▸ DATA EXCERPTS:
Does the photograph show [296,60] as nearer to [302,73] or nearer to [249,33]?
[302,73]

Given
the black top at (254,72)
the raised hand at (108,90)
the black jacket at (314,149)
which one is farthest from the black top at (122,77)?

▸ WHAT YOU SHOULD DO: Using the data above, repeat every line exactly.

▸ SOLUTION:
Does the photograph show [296,60] as nearer to [302,73] or nearer to [249,33]?
[302,73]

Given
the black top at (254,72)
the raised hand at (108,90)
the black jacket at (314,149)
which one is farthest from the black top at (122,77)?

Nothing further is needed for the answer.